◆ Supplied passage ◆
—————
As the HIVE Infrastructure Component (IC), the Pittsburgh Supercomputing Center (PSC), the
University of Pittsburgh (Pitt), and Stanford University will provide infrastructure, based on our
flexible hybrid cloud microservices architecture, along with community engagement, that will
support delivery of this vision in the production phase. To accomplish this, we will focus our efforts
in the following key areas: 1) Curation and Ingestion: Increased automation of data ingestion from
HuBMAP data providers, community partners, and the general research community to maximize
efficiency and usefulness for building the HRA; 2) Integration: Automated integration and mapping
of ingested data to the HRA based on data standards; 3) Findability and Accessibility:
Manifestation of backend resources in the modular architecture of APIs and containers, services,
and documentation that minimize user friction in integrated searching, querying,
analyzing/aligning and viewing of tissue maps at multiple spatial scales and among multiple layers
of information; 4) Interoperability: Extension of the HuBMAP Knowledge Graph to translate
HuBMAP data, HRA assets, and community data among one another via ontologies; 5) Analysis:
Infrastructure support to maximally enable users with scalable analyses and workflows among
both HuBMAP and user-contributed data and tools, including integration and mapping against the
HRA; and 6) Sustainability: Sustainment of open tools, data, and infrastructure for reuse beyond
the production phase. We will grow and harden our model for collaboration, coordination, and
engagement led by the IC, with substantial leadership from all HIVE members and participation
from all HuBMAP Members.
—————
◆ Dataset records ◆
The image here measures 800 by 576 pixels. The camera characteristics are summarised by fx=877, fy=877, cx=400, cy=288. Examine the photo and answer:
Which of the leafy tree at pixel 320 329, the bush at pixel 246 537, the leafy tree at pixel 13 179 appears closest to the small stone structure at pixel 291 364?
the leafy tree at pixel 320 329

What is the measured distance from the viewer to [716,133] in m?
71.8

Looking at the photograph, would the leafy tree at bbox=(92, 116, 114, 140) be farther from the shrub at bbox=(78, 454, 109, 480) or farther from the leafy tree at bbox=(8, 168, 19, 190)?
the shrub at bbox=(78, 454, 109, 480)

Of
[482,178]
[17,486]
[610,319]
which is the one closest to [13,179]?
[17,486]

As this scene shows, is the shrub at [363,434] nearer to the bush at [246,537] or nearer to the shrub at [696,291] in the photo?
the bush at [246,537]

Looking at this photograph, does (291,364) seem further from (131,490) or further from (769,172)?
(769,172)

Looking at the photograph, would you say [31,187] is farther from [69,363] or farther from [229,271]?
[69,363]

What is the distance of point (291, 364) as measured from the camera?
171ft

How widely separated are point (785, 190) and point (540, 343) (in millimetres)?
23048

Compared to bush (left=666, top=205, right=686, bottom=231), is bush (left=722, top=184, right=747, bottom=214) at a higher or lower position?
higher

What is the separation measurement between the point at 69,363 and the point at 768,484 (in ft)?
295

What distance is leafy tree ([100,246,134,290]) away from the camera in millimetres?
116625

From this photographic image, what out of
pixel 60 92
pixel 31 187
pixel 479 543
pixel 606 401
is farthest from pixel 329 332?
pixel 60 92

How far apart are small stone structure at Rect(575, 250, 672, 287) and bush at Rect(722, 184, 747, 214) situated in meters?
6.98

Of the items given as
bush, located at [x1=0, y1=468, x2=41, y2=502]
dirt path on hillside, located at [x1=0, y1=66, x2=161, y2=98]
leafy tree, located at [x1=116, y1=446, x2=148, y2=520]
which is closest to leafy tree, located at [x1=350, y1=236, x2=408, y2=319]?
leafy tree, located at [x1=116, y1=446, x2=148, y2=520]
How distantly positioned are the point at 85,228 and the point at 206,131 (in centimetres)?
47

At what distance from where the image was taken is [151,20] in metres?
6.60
—————
◆ Written problem 1 ◆
In the infrastructure passage, which institutions will provide the infrastructure as the HIVE Infrastructure Component?
◆ Written problem 2 ◆
Return the rows verbatim, from the line containing "Looking at this" through the last line of the rows.

◆ Result 1 ◆
The Pittsburgh Supercomputing Center, the University of Pittsburgh, and Stanford University.

◆ Result 2 ◆
Looking at this photograph, does (291,364) seem further from (131,490) or further from (769,172)?
(769,172)

Looking at the photograph, would you say [31,187] is farther from [69,363] or farther from [229,271]?
[69,363]

What is the distance of point (291, 364) as measured from the camera?
171ft

How widely separated are point (785, 190) and point (540, 343) (in millimetres)?
23048

Compared to bush (left=666, top=205, right=686, bottom=231), is bush (left=722, top=184, right=747, bottom=214) at a higher or lower position?
higher

What is the separation measurement between the point at 69,363 and the point at 768,484 (in ft)?
295

What distance is leafy tree ([100,246,134,290]) away from the camera in millimetres?
116625

From this photographic image, what out of
pixel 60 92
pixel 31 187
pixel 479 543
pixel 606 401
is farthest from pixel 329 332?
pixel 60 92

How far apart are small stone structure at Rect(575, 250, 672, 287) and bush at Rect(722, 184, 747, 214) situated in meters?
6.98

Of the items given as
bush, located at [x1=0, y1=468, x2=41, y2=502]
dirt path on hillside, located at [x1=0, y1=66, x2=161, y2=98]
leafy tree, located at [x1=116, y1=446, x2=148, y2=520]
which is closest to leafy tree, located at [x1=350, y1=236, x2=408, y2=319]?
leafy tree, located at [x1=116, y1=446, x2=148, y2=520]
How distantly positioned are the point at 85,228 and the point at 206,131 (in centimetres)?
47

At what distance from where the image was taken is [151,20] in metres?
6.60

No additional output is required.